## [PROBLEM]
Only one stretch of the records below is wanted: the lines from the one holding "0632 1271 - зонд СО с Bluetooth" through the one holding "a1b6b3b78 Express Dresses". Return it exactly, both ends included.

## [EXERCISE DATA]
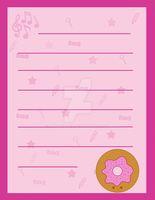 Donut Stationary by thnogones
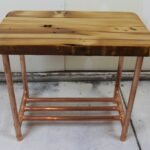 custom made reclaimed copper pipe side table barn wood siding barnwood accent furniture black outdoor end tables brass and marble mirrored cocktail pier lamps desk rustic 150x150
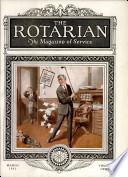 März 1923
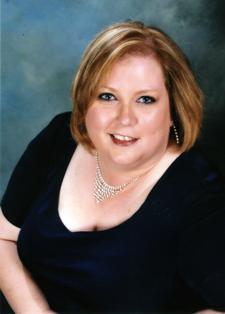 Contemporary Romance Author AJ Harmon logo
--
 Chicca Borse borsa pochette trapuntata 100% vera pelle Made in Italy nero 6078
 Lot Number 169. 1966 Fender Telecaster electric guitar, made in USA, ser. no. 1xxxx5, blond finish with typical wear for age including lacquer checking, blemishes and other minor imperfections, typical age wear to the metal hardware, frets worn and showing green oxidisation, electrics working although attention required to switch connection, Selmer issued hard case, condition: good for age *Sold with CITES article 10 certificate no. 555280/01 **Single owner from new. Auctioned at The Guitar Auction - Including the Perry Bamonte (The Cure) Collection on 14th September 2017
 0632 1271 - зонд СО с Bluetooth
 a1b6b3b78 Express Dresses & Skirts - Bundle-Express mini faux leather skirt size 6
==
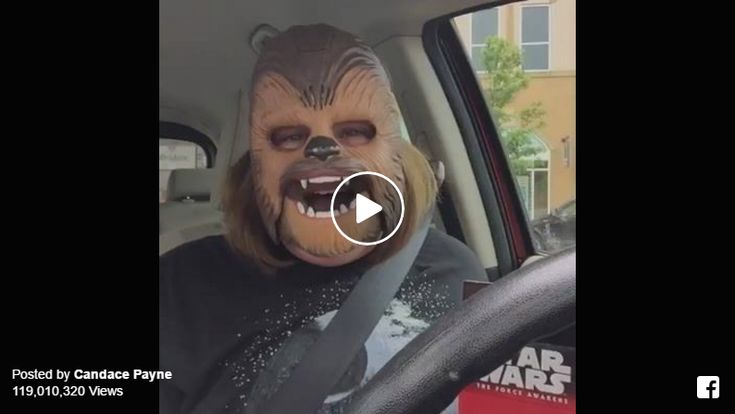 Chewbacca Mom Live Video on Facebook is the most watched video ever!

## [WRITTEN RESPONSE]
 0632 1271 - зонд СО с Bluetooth
 a1b6b3b78 Express Dresses & Skirts - Bundle-Express mini faux leather skirt size 6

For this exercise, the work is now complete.